What emotions were under the anger and resentment I felt?
Yesterday I was terribly upset about one of the video clips that was displayed on one of the whatsapp groups (saamkuier) that I am a part of. It is a graphically portrayal of how a person attacks and in a sense, force feed an elderly white lady that is in a wheelchair. I just said, "I do not like it" on the group. I should have written, "I hate it and I do not want to see things like this". There were comments for acceptance and tolerance of differences of opinion on this matter on the group.
I had to dig deep to uncover the emotions that I felt in the process and to go past the feeling of anger that was the first one that came to the surface. My first reaction was just to say," I am out of here" (meaning I am leaving the group), which (probably) is not the route to take without expressing myself properly.
What disturbed me so much and what were the emotions underlying it?
The first aspect is that in my opinion that particular post does not serve the Kingdom or the group or me.

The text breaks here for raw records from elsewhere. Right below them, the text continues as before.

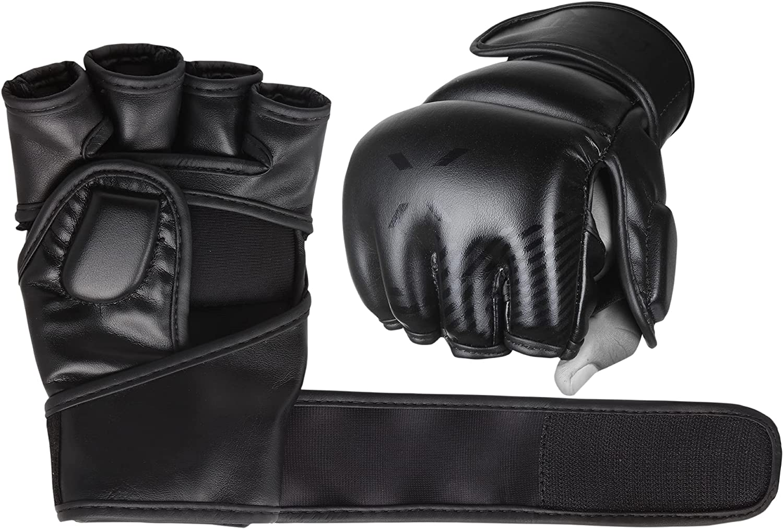 FightX MMA Gloves High quality for Men Training Grip Wristwrap Fees free!! Women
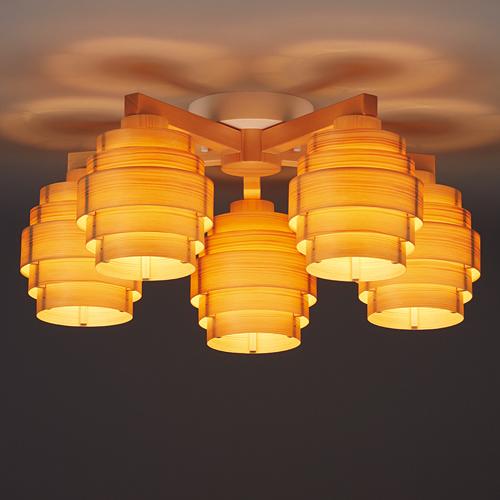 【お買い物マラソン開催中!最大1000円OFFクーポン!ポイント最大34倍|4/28 01:59まで】JAKOBSSON LAMP(ヤコブソンランプ)シャンデリア照明 [C2196]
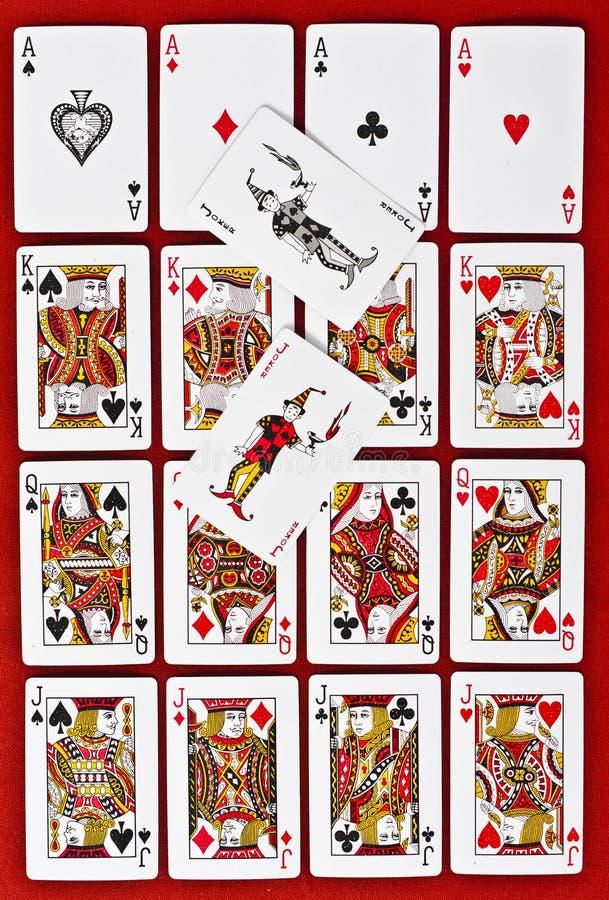 Download Deck of Cards stock photo. Image of casino, deck, gambler - 18354540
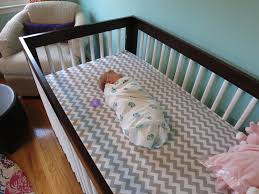 babyletto hudson crib review babyletto furniture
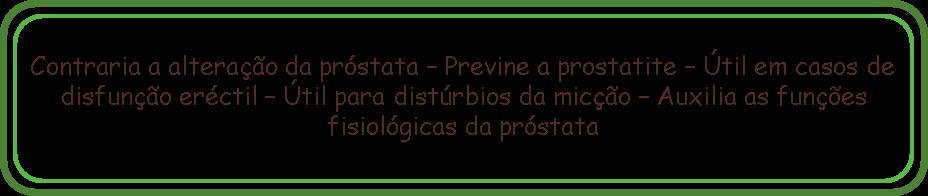 PROSTVIN_Q1a.png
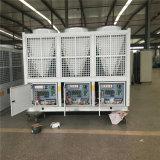 Энергосберегающий воздушный охладитель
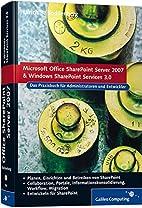 Office SharePoint Server 2007 und Windows…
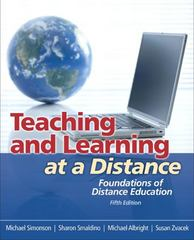 Teaching and Learning at a Distance 5th edition 9780132487313 0132487314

I question the truth or at least the accuracy of the clip. It is assumed that it is in South Africa, but listening to the accents, I doubt that very much. For me this is in the category of gossip at best or plain sharing of untruths or then telling of lies. That (sharing gossip or telling lies) we should not do as Christians. Even if this is the truth there is little value for the Kingdom.

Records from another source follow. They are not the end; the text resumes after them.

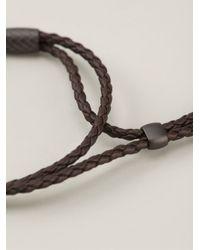 Bottega Veneta | Brown Braided Bracelet | Lyst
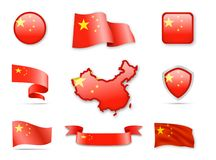 China Flag Collection. Royalty Free Stock Images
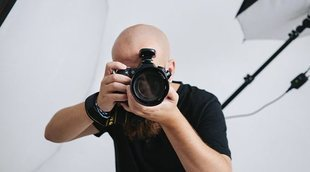 Cómo conseguir ser fotógrafo profesional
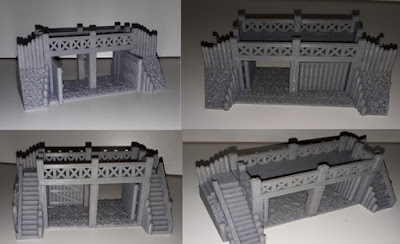 15mm scale picture 1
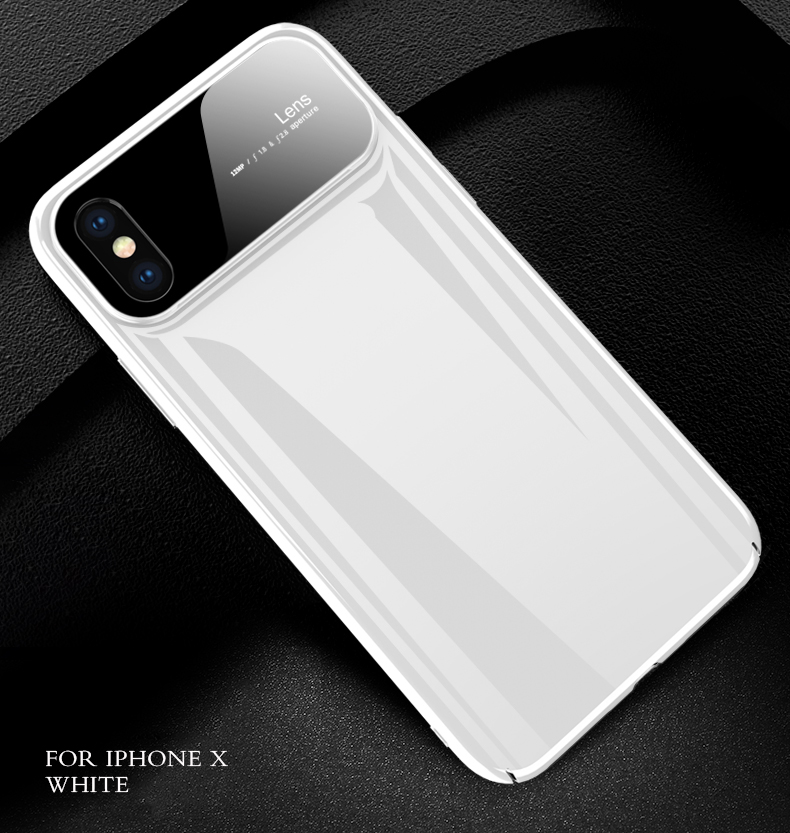 Hee41e486df2f4962ad7631234b6782b2L Plastic shell for iphone X XR XS MAX glass case iPhone 7 8 PLUS 11 Pro MAX ultra-thin anti-fall cover 360° surrounding shell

I was very upset as the repost definitely did not serve to protect the dignity of the person concerned. She was assaulted and thrown on the floor and the editor of the clip decided to block certain portions of the picture. Her face though was shown at the beginning of the clip. This is not bullying, this is assault. We do not know the context of the clip; we do not know if this was not part of a film. We do not know where it is or where it was recorded. It sure looks truthful!

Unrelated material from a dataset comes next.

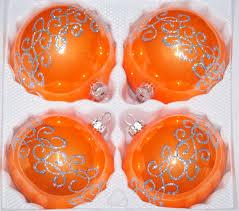 4 Tlg 12cm Glas Weihnachtskugeln Set 12cm ø In Hochglanz Orange Silberne Ornamente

If we assume that it is the truth and furthermore that it is in South Africa, there is now an onus on me having seen this to make sure that justice is done. To be able to do this I need to open a criminal case against the person in the video. True love is making sure that God's justice prevails. How do I do that in this case? Again, this creates the feeling of helplessness in me. How do I do it?
Of course, I need (I want) to pray for protection for the elderly not only in our country, but also in the rest of the world. There are many other prayers of protection that I should also pray and continue to pray. I must pray for people who were raped, for children who were or are abused, for women (or men) who are verbally assaulted, for whistle blowers who are threatened or killed. This does not mean that I am going to post a clip of a person that is being raped on a group of fellow Christians to motivate them to pray for the victims of rape.
The clip of the helpless old woman has made a huge imprint on my spirit and soul. I felt the pain of the person who was assaulted. My mother has passed away a number of years ago, but I am shuddering to think that it could have been a picture of her on a given day. My father would never have allowed that. He was there all the way in the bed next to hers till the night she passed away, but that is a story for another day.
My feeling around this post: I feel deeply troubled and even traumatised. I do not want to see it in a group where I want to build people and where I want to receive messages that will build and strengthen me.
I am happy to watch this type of input if I am in a group where we are seeking to give justice to victims. I am not in a group like that.
Bottom line: I do not want to be exposed to these kinds of clips. I have two choices: I could leave the group (then I will not be exposed) or the group could clarify the "rules" for acceptable posting. I do not believe that it was an acceptable post.